** Opening DATA block **
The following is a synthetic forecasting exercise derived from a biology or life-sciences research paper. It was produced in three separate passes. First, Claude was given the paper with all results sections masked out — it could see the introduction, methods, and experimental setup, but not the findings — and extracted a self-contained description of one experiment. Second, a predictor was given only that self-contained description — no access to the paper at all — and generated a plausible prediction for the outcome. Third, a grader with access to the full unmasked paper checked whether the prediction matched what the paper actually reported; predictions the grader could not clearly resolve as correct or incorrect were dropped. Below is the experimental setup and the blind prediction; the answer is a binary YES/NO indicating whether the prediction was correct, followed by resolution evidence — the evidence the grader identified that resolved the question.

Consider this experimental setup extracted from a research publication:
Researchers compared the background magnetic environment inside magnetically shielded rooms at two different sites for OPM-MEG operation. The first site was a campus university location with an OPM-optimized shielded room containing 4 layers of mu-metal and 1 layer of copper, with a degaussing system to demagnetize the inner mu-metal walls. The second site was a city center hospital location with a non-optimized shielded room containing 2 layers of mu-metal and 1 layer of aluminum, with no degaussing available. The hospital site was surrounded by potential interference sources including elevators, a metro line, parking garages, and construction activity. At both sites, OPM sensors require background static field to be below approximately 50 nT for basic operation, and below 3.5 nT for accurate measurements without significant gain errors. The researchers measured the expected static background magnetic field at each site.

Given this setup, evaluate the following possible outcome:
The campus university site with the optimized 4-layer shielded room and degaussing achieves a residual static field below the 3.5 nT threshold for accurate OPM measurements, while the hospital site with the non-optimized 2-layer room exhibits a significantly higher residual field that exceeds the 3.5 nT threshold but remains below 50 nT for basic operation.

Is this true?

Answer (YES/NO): NO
** Closing DATA block **
__EXERCISE__: Please give an exact copy of every entry.

__THE ANSWER__:
The following is a synthetic forecasting exercise derived from a biology or life-sciences research paper. It was produced in three separate passes. First, Claude was given the paper with all results sections masked out — it could see the introduction, methods, and experimental setup, but not the findings — and extracted a self-contained description of one experiment. Second, a predictor was given only that self-contained description — no access to the paper at all — and generated a plausible prediction for the outcome. Third, a grader with access to the full unmasked paper checked whether the prediction matched what the paper actually reported; predictions the grader could not clearly resolve as correct or incorrect were dropped. Below is the experimental setup and the blind prediction; the answer is a binary YES/NO indicating whether the prediction was correct, followed by resolution evidence — the evidence the grader identified that resolved the question.

Consider this experimental setup extracted from a research publication:
Researchers compared the background magnetic environment inside magnetically shielded rooms at two different sites for OPM-MEG operation. The first site was a campus university location with an OPM-optimized shielded room containing 4 layers of mu-metal and 1 layer of copper, with a degaussing system to demagnetize the inner mu-metal walls. The second site was a city center hospital location with a non-optimized shielded room containing 2 layers of mu-metal and 1 layer of aluminum, with no degaussing available. The hospital site was surrounded by potential interference sources including elevators, a metro line, parking garages, and construction activity. At both sites, OPM sensors require background static field to be below approximately 50 nT for basic operation, and below 3.5 nT for accurate measurements without significant gain errors. The researchers measured the expected static background magnetic field at each site.

Given this setup, evaluate the following possible outcome:
The campus university site with the optimized 4-layer shielded room and degaussing achieves a residual static field below the 3.5 nT threshold for accurate OPM measurements, while the hospital site with the non-optimized 2-layer room exhibits a significantly higher residual field that exceeds the 3.5 nT threshold but remains below 50 nT for basic operation.

Is this true?

Answer (YES/NO): NO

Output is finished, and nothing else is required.